* **Your instructions**
Update the lines below by replacing "manicured lawn" with "trimmed lawn" and leaving everything else unchanged. Omit the pictures from your answer.

══════════

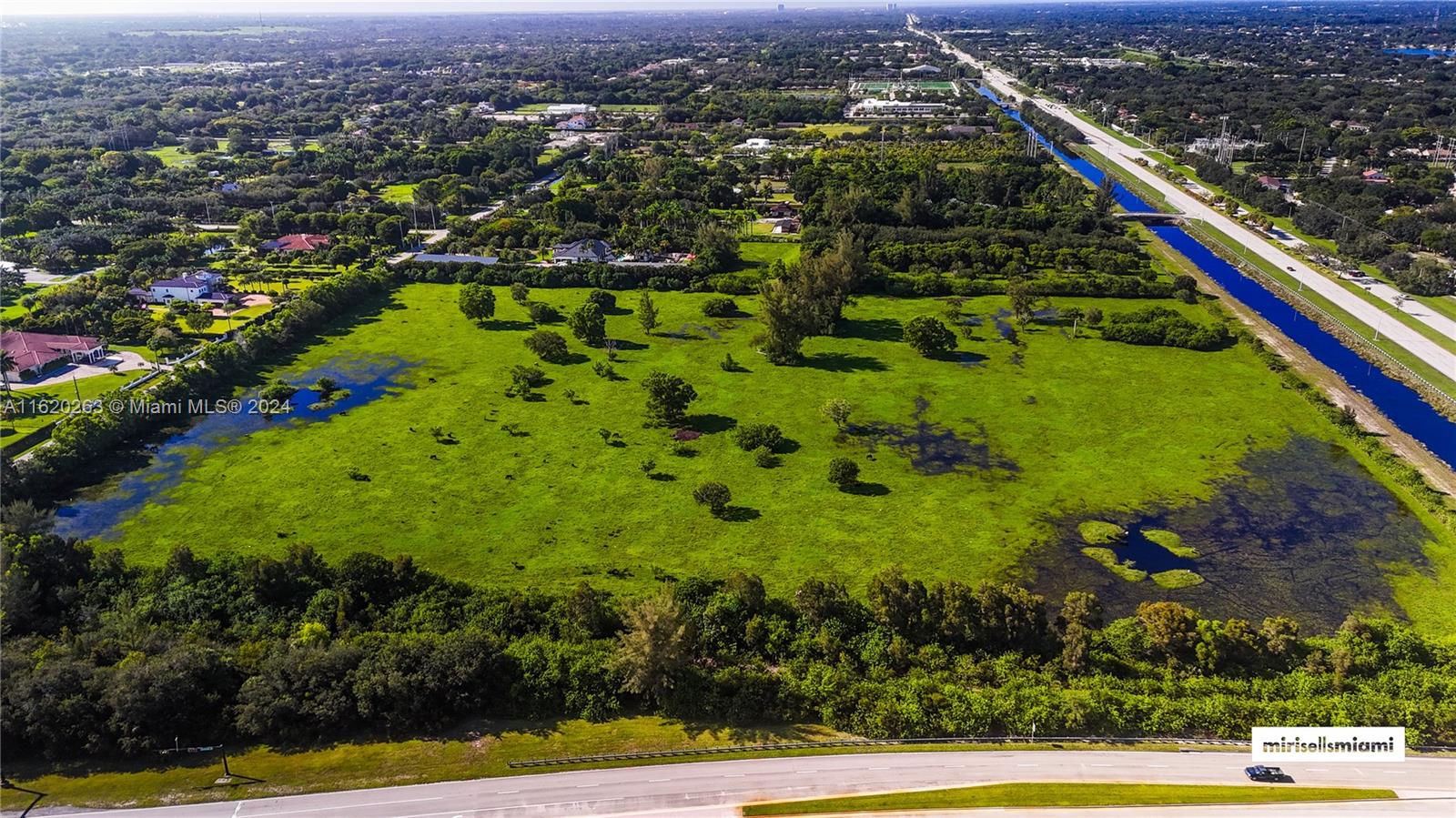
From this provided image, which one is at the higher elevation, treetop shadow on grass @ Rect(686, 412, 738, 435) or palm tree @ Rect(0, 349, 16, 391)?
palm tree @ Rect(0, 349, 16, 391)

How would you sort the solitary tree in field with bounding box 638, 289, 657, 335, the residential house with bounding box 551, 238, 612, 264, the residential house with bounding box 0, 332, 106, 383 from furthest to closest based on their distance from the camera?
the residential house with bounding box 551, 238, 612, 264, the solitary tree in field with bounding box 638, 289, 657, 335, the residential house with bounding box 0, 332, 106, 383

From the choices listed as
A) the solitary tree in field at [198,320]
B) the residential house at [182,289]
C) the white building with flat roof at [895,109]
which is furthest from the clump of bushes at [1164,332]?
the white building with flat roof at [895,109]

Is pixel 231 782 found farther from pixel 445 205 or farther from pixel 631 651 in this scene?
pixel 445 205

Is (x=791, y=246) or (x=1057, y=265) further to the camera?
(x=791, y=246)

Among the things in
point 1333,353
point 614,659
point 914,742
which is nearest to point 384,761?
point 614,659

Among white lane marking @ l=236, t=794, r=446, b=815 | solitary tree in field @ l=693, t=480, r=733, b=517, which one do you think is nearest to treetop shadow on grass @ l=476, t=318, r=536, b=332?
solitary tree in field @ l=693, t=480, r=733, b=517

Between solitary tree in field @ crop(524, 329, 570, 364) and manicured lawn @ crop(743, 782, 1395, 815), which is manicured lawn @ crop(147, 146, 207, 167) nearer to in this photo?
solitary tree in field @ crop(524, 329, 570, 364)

══════════

* **Exercise response**
From this provided image, which one is at the higher elevation, treetop shadow on grass @ Rect(686, 412, 738, 435) or palm tree @ Rect(0, 349, 16, 391)?
palm tree @ Rect(0, 349, 16, 391)

How would you sort the solitary tree in field with bounding box 638, 289, 657, 335, the residential house with bounding box 551, 238, 612, 264, the residential house with bounding box 0, 332, 106, 383 from furthest to closest based on their distance from the camera?
the residential house with bounding box 551, 238, 612, 264, the solitary tree in field with bounding box 638, 289, 657, 335, the residential house with bounding box 0, 332, 106, 383

From the choices listed as
A) the solitary tree in field at [198,320]
B) the residential house at [182,289]
C) the white building with flat roof at [895,109]
which is furthest from the clump of bushes at [1164,332]?
the white building with flat roof at [895,109]

Is pixel 231 782 found farther from pixel 445 205 or farther from pixel 631 651 in this scene?
pixel 445 205

Is (x=791, y=246) or (x=1057, y=265) further to the camera?
(x=791, y=246)

Among the things in
point 1333,353
point 614,659
point 914,742
which is nearest to point 384,761?
point 614,659

Among white lane marking @ l=236, t=794, r=446, b=815 | solitary tree in field @ l=693, t=480, r=733, b=517, which one do you think is nearest to treetop shadow on grass @ l=476, t=318, r=536, b=332?
solitary tree in field @ l=693, t=480, r=733, b=517

Between solitary tree in field @ crop(524, 329, 570, 364) and trimmed lawn @ crop(743, 782, 1395, 815), which is trimmed lawn @ crop(147, 146, 207, 167) nearer to in this photo?
solitary tree in field @ crop(524, 329, 570, 364)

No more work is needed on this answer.